- **Task**
Please copy out the records word for word, starting with the line that contains "Which phase comes" and continuing through the line that contains "In the left chart, does".

- **Records for the task**
Start of Block

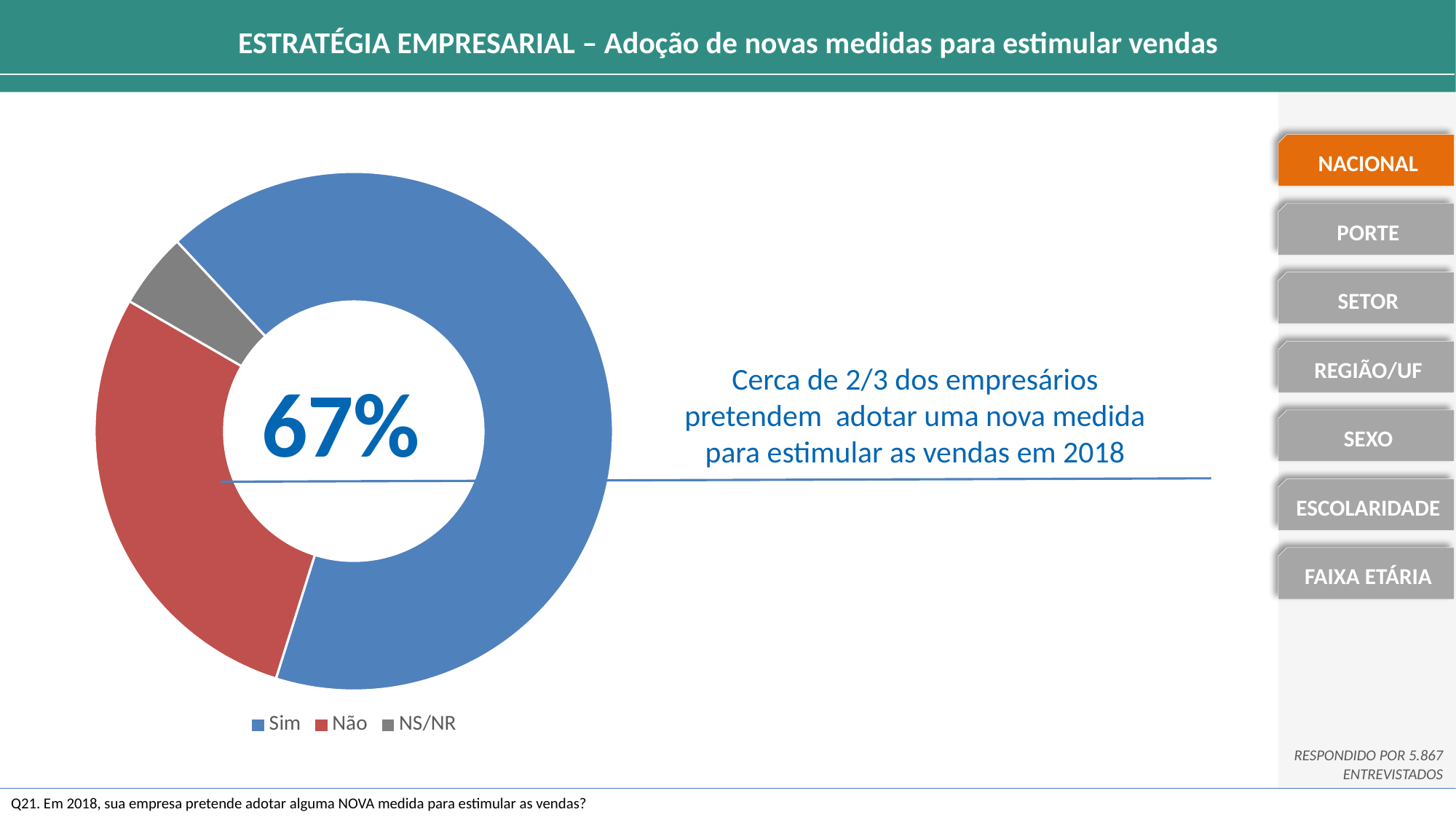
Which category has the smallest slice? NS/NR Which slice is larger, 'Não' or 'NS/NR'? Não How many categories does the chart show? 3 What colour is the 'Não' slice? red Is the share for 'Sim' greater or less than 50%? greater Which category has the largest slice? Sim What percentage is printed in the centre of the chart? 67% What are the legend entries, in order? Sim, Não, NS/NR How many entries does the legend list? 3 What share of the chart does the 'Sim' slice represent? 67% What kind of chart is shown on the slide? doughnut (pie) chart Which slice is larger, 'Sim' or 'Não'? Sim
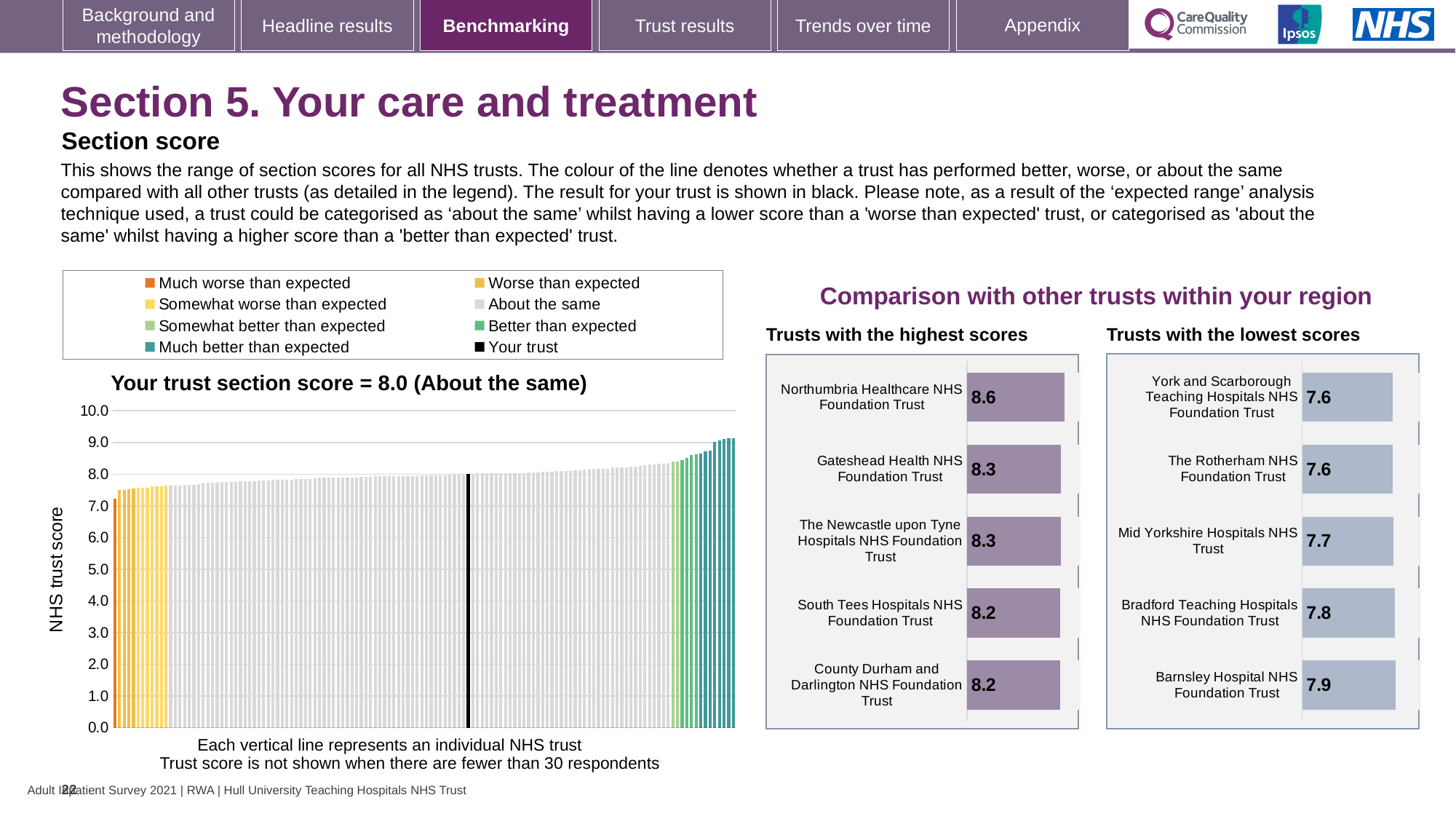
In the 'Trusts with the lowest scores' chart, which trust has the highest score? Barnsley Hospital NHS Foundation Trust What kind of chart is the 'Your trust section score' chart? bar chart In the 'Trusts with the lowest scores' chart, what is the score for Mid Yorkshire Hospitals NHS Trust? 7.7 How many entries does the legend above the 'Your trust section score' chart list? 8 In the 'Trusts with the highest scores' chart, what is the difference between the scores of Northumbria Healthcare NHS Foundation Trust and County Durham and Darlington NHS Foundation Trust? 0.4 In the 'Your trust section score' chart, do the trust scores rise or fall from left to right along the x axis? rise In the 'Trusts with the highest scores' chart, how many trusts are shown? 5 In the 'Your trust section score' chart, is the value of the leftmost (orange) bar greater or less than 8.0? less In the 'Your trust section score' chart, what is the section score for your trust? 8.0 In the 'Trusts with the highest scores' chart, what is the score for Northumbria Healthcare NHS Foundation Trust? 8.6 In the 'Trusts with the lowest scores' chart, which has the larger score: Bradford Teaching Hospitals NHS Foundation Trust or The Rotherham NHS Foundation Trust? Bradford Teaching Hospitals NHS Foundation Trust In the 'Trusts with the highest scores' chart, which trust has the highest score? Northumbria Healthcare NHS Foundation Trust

End of Block
Start of Block

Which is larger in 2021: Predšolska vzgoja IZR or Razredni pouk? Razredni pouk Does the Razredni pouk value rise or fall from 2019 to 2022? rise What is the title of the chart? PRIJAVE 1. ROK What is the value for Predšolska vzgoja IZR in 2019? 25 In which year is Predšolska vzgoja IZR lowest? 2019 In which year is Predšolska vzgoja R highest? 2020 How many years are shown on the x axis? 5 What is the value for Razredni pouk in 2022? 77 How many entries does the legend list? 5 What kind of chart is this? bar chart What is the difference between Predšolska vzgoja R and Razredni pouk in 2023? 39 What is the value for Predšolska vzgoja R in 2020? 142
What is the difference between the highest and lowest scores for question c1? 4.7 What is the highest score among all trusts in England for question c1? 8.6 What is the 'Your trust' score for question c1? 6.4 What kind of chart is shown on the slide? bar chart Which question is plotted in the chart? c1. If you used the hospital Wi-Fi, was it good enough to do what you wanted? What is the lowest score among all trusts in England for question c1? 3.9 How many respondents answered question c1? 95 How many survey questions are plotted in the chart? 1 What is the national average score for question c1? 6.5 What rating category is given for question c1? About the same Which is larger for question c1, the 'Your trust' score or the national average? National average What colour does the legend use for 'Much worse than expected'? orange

End of Block
Start of Block

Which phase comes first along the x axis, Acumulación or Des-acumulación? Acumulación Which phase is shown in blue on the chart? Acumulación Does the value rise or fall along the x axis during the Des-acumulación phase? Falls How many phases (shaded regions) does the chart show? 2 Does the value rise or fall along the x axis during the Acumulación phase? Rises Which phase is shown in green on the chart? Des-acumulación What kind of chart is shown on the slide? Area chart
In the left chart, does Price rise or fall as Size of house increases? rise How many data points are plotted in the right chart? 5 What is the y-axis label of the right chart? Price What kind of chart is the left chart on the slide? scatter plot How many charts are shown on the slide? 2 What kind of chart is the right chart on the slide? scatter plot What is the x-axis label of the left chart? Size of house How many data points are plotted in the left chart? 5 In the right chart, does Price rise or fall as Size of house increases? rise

End of Block

- **Response**
Which phase comes first along the x axis, Acumulación or Des-acumulación? Acumulación Which phase is shown in blue on the chart? Acumulación Does the value rise or fall along the x axis during the Des-acumulación phase? Falls How many phases (shaded regions) does the chart show? 2 Does the value rise or fall along the x axis during the Acumulación phase? Rises Which phase is shown in green on the chart? Des-acumulación What kind of chart is shown on the slide? Area chart
In the left chart, does Price rise or fall as Size of house increases? rise How many data points are plotted in the right chart? 5 What is the y-axis label of the right chart? Price What kind of chart is the left chart on the slide? scatter plot How many charts are shown on the slide? 2 What kind of chart is the right chart on the slide? scatter plot What is the x-axis label of the left chart? Size of house How many data points are plotted in the left chart? 5 In the right chart, does Price rise or fall as Size of house increases? rise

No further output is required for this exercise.